When "analytics" occurs in a line of the material, copy that line.

[Material for this task — start]

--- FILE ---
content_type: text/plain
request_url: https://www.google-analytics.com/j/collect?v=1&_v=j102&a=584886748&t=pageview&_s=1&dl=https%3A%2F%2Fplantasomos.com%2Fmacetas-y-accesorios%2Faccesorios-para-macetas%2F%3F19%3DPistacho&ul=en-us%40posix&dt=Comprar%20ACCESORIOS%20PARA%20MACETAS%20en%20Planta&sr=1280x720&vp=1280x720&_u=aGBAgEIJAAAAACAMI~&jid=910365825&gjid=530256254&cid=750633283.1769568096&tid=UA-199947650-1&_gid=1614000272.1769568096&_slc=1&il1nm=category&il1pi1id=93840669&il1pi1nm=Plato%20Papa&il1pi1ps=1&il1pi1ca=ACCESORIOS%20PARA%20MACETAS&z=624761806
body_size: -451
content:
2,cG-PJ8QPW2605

[Material for this task — finish]
[Material for this task — start]

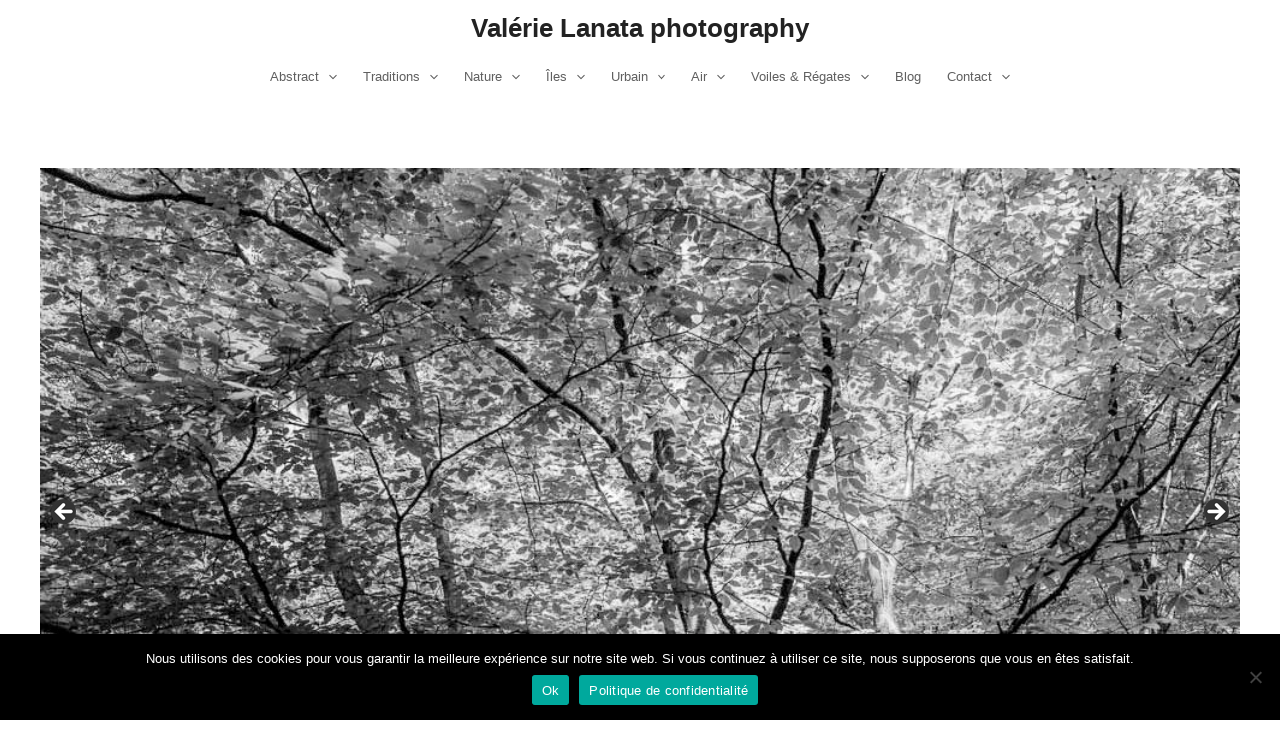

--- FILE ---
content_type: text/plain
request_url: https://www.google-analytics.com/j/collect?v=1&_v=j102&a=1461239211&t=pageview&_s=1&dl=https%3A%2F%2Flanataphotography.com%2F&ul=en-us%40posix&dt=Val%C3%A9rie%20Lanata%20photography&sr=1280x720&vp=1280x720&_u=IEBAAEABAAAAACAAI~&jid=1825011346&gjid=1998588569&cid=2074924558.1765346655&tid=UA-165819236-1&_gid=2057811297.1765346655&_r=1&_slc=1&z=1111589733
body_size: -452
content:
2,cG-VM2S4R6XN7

[Material for this task — finish]

- Answer for this exercise:
request_url: https://www.google-analytics.com/j/collect?v=1&_v=j102&a=584886748&t=pageview&_s=1&dl=https%3A%2F%2Fplantasomos.com%2Fmacetas-y-accesorios%2Faccesorios-para-macetas%2F%3F19%3DPistacho&ul=en-us%40posix&dt=Comprar%20ACCESORIOS%20PARA%20MACETAS%20en%20Planta&sr=1280x720&vp=1280x720&_u=aGBAgEIJAAAAACAMI~&jid=910365825&gjid=530256254&cid=750633283.1769568096&tid=UA-199947650-1&_gid=1614000272.1769568096&_slc=1&il1nm=category&il1pi1id=93840669&il1pi1nm=Plato%20Papa&il1pi1ps=1&il1pi1ca=ACCESORIOS%20PARA%20MACETAS&z=624761806
request_url: https://www.google-analytics.com/j/collect?v=1&_v=j102&a=1461239211&t=pageview&_s=1&dl=https%3A%2F%2Flanataphotography.com%2F&ul=en-us%40posix&dt=Val%C3%A9rie%20Lanata%20photography&sr=1280x720&vp=1280x720&_u=IEBAAEABAAAAACAAI~&jid=1825011346&gjid=1998588569&cid=2074924558.1765346655&tid=UA-165819236-1&_gid=2057811297.1765346655&_r=1&_slc=1&z=1111589733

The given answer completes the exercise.